# Create baseline random forest model

This is a first pass on the Microsoft malware Kaggle competition. This notebook creates a baseline model using sklearns random forest classifier to offer a gauge on how well future models are performing. 

We'll also use this notebook to get a initial view of the feature importance in this dataset. 

In [1]:
import os
import random
import feather

import pandas as pd
import numpy as np

from sklearn.ensemble import RandomForestClassifier

  from numpy.core.umath_tests import inner1d


In [2]:
data_path_training = 'data/train.csv'

The training data set has already been loaded and saved to a feather format in the raw_data_to_feather notebook. This reduces the load time of the full training set from ~2mins to ~1min. The full training set is ~7.5gb of data which is starting to put pressure on the memory on my laptop. Will need to consider how to approach working with datasets of this size particularly when we want to pull in the test set of data.

In [3]:
#%time train_df = feather.read_dataframe(data_path_training)

### Issues with file size

The 7.5gb size of the full training set has been causing issues on my local machine. Instead we'll use a sample of the training data for local development and then run the full set on a cloud instance when ready.

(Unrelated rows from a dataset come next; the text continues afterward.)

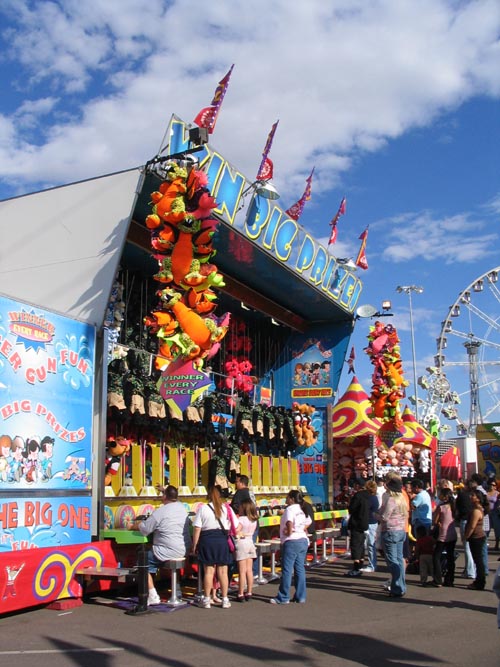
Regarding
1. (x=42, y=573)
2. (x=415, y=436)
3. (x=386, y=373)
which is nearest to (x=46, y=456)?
(x=42, y=573)

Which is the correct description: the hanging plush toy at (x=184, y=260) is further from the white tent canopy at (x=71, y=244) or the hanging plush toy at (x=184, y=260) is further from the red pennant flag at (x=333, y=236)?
the red pennant flag at (x=333, y=236)

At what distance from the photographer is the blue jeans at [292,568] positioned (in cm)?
868

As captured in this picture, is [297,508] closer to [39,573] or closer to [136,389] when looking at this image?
[39,573]

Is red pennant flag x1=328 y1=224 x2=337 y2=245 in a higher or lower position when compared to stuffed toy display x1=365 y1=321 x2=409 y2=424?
higher

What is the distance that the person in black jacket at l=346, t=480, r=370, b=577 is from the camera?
11344mm

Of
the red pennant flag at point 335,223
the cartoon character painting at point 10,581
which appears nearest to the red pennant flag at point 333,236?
the red pennant flag at point 335,223

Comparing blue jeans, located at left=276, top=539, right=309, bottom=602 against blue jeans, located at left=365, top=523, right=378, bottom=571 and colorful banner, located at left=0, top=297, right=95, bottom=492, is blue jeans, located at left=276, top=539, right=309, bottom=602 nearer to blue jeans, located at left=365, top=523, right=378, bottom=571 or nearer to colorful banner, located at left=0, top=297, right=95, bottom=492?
colorful banner, located at left=0, top=297, right=95, bottom=492

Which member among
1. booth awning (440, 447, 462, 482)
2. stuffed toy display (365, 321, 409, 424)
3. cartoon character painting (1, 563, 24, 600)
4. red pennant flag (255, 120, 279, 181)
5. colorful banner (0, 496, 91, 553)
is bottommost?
cartoon character painting (1, 563, 24, 600)

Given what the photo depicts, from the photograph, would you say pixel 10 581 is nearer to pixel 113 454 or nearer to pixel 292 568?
pixel 292 568

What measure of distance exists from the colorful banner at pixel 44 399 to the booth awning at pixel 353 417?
13242 millimetres

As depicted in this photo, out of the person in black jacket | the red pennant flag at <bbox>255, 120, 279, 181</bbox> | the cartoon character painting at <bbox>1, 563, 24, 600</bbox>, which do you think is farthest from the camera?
the red pennant flag at <bbox>255, 120, 279, 181</bbox>

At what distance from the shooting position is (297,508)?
29.2 feet

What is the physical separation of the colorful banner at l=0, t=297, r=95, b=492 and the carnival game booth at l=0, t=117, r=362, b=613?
2 centimetres

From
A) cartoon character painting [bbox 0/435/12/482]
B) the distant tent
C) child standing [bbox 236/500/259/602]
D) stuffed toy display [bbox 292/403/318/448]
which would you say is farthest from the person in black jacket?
the distant tent
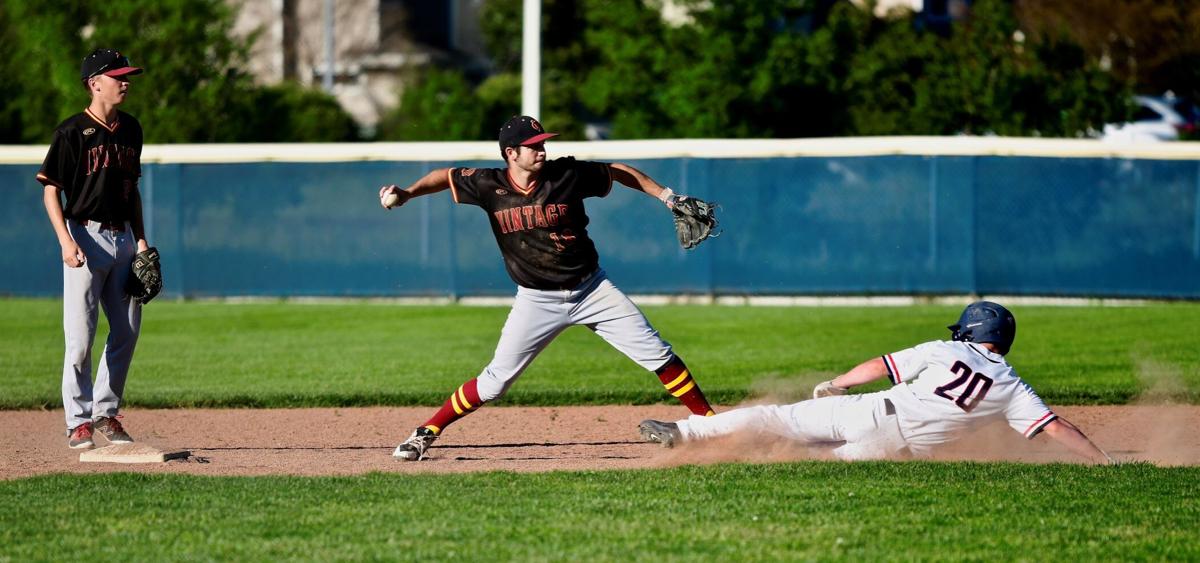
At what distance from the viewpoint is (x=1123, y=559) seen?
193 inches

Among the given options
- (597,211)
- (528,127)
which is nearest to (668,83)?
(597,211)

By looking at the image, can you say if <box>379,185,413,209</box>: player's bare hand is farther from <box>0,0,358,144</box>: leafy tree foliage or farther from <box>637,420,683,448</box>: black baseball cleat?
<box>0,0,358,144</box>: leafy tree foliage

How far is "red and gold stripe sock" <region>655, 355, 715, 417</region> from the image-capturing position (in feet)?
23.1

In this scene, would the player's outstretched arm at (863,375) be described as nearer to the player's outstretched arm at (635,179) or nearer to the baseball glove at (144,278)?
the player's outstretched arm at (635,179)

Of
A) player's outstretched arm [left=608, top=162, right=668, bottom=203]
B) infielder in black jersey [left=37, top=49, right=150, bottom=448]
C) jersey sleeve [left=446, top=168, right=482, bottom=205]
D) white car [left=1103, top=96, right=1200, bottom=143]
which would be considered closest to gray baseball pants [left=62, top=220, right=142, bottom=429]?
infielder in black jersey [left=37, top=49, right=150, bottom=448]

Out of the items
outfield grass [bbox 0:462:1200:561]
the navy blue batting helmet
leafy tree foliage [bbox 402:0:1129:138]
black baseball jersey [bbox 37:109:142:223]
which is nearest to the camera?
outfield grass [bbox 0:462:1200:561]

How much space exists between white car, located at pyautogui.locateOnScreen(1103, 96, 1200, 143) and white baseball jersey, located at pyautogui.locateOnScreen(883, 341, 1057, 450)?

Using exp1orer's answer from this stackoverflow question: https://stackoverflow.com/questions/22258491/read-a-small-random-sample-from-a-big-csv-file-into-a-python-data-frame

At this stage we'll work with 1% of the training data. Note: each time this is run it will take a different sample.

In [4]:
%time train_df = pd.read_csv(data_path_training, header = 0, skiprows = lambda i: i > 0 and random.random() > 0.01)

CPU times: user 22.3 s, sys: 873 ms, total: 23.1 s
Wall time: 23.2 s




In [5]:
pd.set_option('display.max_columns', 500)
pd.set_option('display.max_rows', 500)

## Initial overview of data

The training dataset contains ~9 million rows of data each containing 83 features. The set is divided almost exactly in half of examples with and without malware detected.

In [6]:
train_df.shape

(89376, 83)

In [7]:
train_df.HasDetections.value_counts()

1    44717
0    44659
Name: HasDetections, dtype: int64

In [8]:
train_df.head(2).T

Unnamed: 0,0,1
MachineIdentifier,0000d322f204595d1d90eac4cb8a6e6e,000143e604f86e38c23c6e858c02d562
ProductName,win8defender,win8defender
EngineVersion,1.1.15100.1,1.1.15100.1
AppVersion,4.18.1807.18075,4.18.1807.18075
AvSigVersion,1.273.1135.0,1.273.529.0
IsBeta,0,0
RtpStateBitfield,7,7
IsSxsPassiveMode,0,0
DefaultBrowsersIdentifier,,
AVProductStatesIdentifier,53447,53447


## Preprocessing training data for Random Forest

All of the features need to be converted to numbers to work in the random forest. We need to identify which columns hold values that are not numbers (expect all of these values to be strings) and then decide whether to one hot encode or linear encode the features.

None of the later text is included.